▶ [Given exercise]
Lay out the records as a Markdown table with the columns n and Line, one row per line and blank lines left out, covering only the lines from the line with "How far is the" up to and including the line with "2.98 meters".

▶ [Supplied information]
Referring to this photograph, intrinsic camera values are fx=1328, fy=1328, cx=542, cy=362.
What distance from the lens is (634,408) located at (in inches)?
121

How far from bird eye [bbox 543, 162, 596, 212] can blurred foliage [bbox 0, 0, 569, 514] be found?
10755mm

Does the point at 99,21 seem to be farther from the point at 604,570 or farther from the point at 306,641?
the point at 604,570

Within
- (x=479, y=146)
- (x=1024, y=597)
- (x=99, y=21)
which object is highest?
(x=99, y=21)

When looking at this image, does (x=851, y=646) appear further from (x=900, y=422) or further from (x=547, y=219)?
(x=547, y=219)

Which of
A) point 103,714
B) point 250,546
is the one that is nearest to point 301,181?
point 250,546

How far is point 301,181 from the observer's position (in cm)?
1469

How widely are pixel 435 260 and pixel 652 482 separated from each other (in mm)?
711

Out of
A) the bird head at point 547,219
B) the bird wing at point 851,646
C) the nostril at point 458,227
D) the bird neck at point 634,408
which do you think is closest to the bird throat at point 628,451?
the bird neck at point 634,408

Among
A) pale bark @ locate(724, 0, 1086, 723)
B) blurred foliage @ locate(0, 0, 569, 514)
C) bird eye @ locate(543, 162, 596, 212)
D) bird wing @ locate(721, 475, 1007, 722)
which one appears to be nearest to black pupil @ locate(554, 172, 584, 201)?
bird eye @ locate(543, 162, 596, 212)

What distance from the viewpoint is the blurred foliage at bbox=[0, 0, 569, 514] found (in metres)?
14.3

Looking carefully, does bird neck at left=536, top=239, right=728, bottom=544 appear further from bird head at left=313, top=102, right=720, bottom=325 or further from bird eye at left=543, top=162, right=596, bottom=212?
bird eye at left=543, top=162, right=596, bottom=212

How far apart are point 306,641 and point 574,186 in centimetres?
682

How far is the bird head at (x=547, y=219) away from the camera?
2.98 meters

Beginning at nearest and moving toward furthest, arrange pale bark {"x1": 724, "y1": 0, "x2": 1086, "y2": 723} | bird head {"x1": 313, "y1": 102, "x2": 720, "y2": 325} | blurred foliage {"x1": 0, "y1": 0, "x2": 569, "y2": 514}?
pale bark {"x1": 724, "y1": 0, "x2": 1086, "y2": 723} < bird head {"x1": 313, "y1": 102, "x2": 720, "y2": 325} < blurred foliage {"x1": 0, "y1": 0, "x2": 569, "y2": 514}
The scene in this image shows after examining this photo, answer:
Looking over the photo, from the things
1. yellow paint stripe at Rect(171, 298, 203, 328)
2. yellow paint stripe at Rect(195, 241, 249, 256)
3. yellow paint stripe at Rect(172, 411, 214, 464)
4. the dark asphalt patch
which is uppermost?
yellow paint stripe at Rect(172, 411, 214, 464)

▶ [Completed task]
| n | Line |
|---|---|
| 1 | How far is the bird head at (x=547, y=219) away from the camera? |
| 2 | 2.98 meters |